Indigo, la couleur voyageuse
March 13, 2018
La trace la plus ancienne de la présence de ce bleu profond a été retrouvée au Pérou, elle daterait de plus de 6000 ans. En Europe c’est durant la période antique que l’indigo fait sa première apparition, importé depuis l’inde c’est déjà l’intensité de sa teinte qui séduisait. Au Vietnam, ce sont les ethnies du Nord qui développèrent son utilisation et qui continuent à le travailler. C’est toute une partie de la culture vietnamienne que traduit la puissance de cette couleur, elle est le reflet de l’âme des peuples qui aiment à se parer d’une couleur sombre, saturée aux limites du noir. Elle exprime force et responsabilité, une quête de perfection et d’idéal du beau.

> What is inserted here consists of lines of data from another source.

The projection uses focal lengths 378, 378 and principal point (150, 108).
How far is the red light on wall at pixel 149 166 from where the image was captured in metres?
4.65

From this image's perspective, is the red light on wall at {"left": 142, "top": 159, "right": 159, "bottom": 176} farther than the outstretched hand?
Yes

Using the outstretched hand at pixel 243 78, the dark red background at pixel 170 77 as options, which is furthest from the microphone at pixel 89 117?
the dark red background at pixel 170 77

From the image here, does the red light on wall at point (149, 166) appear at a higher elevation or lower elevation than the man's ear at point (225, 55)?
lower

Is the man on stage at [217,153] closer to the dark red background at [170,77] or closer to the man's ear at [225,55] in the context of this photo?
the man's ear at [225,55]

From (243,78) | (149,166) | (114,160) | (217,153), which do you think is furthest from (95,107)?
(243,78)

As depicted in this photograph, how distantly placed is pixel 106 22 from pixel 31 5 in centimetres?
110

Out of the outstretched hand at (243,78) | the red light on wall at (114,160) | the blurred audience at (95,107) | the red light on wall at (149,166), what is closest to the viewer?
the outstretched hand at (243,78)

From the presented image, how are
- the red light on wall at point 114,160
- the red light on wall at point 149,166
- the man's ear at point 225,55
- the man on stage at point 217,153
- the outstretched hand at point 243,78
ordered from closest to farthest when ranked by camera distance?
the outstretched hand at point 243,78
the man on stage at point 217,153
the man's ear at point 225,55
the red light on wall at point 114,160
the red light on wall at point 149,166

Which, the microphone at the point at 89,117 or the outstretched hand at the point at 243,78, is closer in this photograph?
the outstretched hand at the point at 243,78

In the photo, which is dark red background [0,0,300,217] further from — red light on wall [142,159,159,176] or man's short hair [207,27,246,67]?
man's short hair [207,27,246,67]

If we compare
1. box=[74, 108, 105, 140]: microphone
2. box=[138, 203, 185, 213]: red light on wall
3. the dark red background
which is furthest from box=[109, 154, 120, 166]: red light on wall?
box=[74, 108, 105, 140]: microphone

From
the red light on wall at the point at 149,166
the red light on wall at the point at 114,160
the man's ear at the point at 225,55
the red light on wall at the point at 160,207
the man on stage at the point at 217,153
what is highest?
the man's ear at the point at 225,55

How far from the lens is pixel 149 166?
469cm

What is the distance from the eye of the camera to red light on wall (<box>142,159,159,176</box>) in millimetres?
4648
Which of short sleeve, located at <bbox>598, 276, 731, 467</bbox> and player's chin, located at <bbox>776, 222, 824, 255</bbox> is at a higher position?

Les nuances sont pourtant multiples, tant le nombre de variétés de plantes indigofères est considérable. L’indigotier reste la plus connue de ces plantes car c’est elle qui donne le bleu le plus extrême dû à sa très forte concentration en indigotine, la molécule magique des plantes à bleu. En Europe, avant le développement en masse des plantations d’indigotier dans les colonies c’est le pastel qui dominait. L’essor des voies commerciales avec l’extrême orient aura eu raison de cette plante qui a, au moyen-âge et à la renaissance, fait la richesse du sud-ouest de la France et notamment de Toulouse.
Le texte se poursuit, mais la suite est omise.